RECORD EXTRACTS START

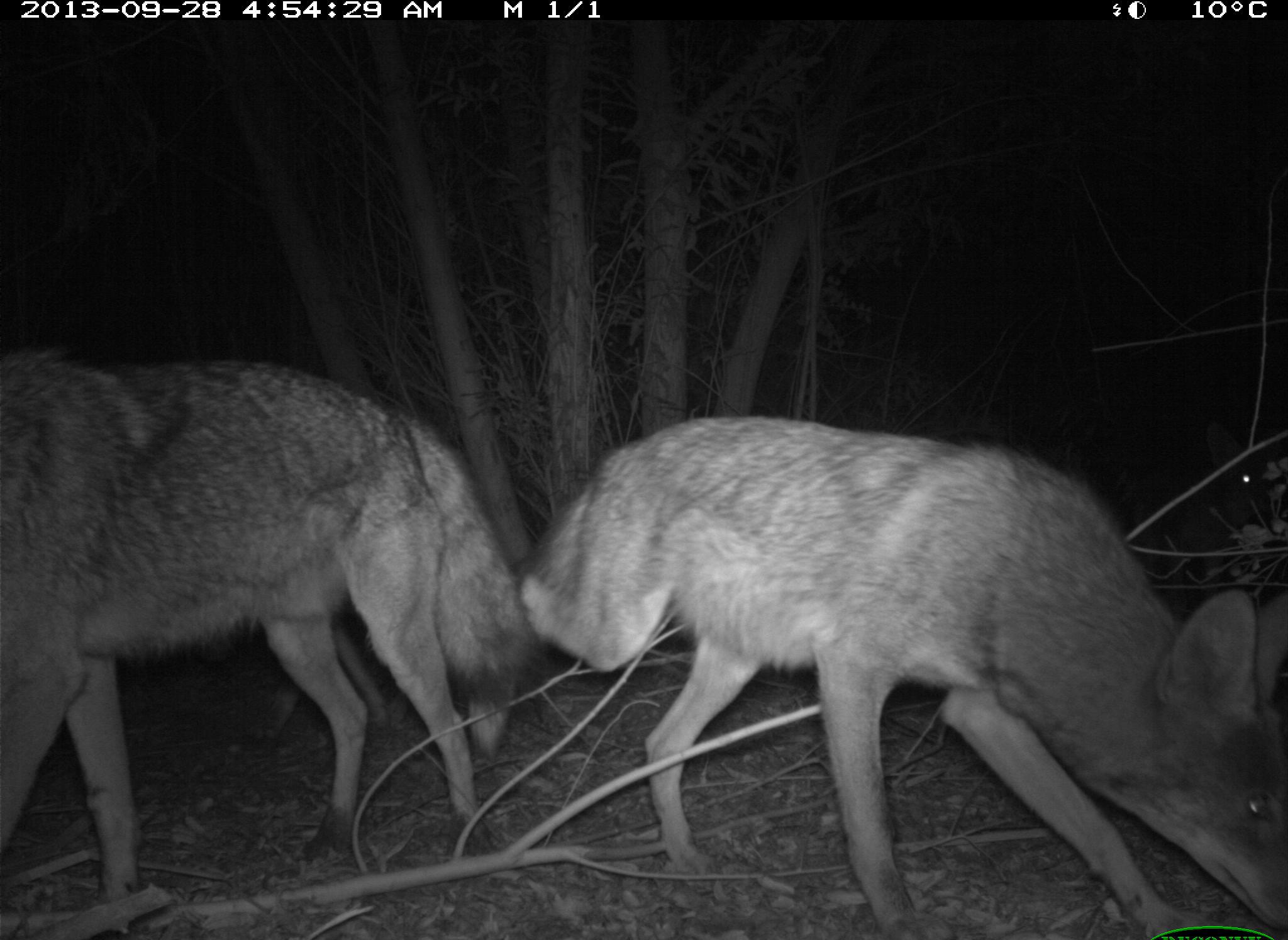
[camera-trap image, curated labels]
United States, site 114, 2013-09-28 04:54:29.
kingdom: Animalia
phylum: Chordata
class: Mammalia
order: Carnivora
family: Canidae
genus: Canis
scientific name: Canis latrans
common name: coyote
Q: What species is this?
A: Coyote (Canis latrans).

RECORD EXTRACTS END
RECORD EXTRACTS START

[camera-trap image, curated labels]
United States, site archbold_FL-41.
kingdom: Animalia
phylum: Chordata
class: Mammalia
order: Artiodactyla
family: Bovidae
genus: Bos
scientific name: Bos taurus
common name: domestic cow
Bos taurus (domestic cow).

RECORD EXTRACTS END
RECORD EXTRACTS START

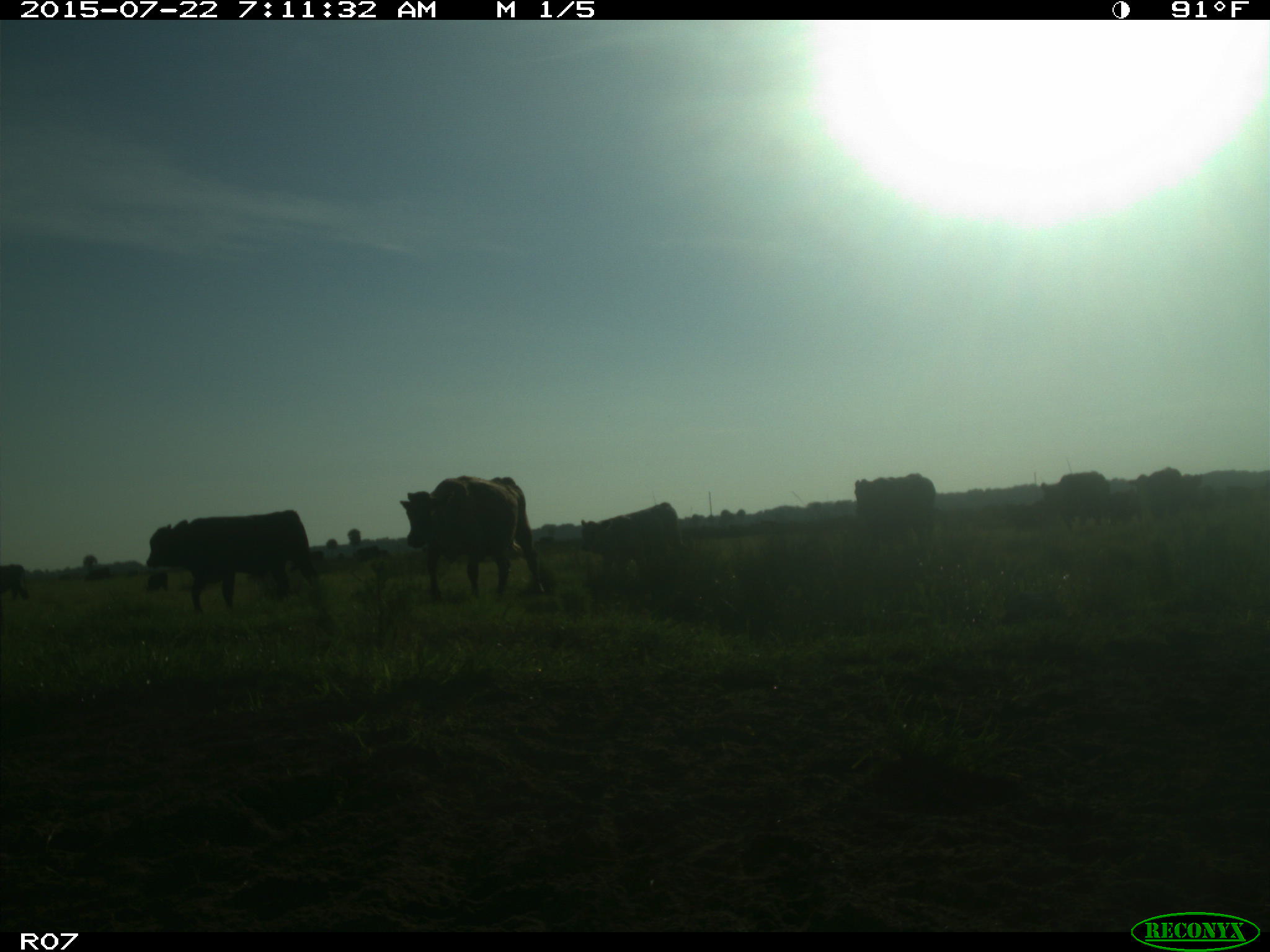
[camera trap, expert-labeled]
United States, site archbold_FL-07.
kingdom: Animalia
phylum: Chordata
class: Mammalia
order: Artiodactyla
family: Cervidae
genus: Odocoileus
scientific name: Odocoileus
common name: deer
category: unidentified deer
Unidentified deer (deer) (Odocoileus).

RECORD EXTRACTS END

■ **EXERCISE DESCRIPTION**:
Looking at the material above, how many lines hold the word "United"? Only the number, please.

■ **ANSWER**:
3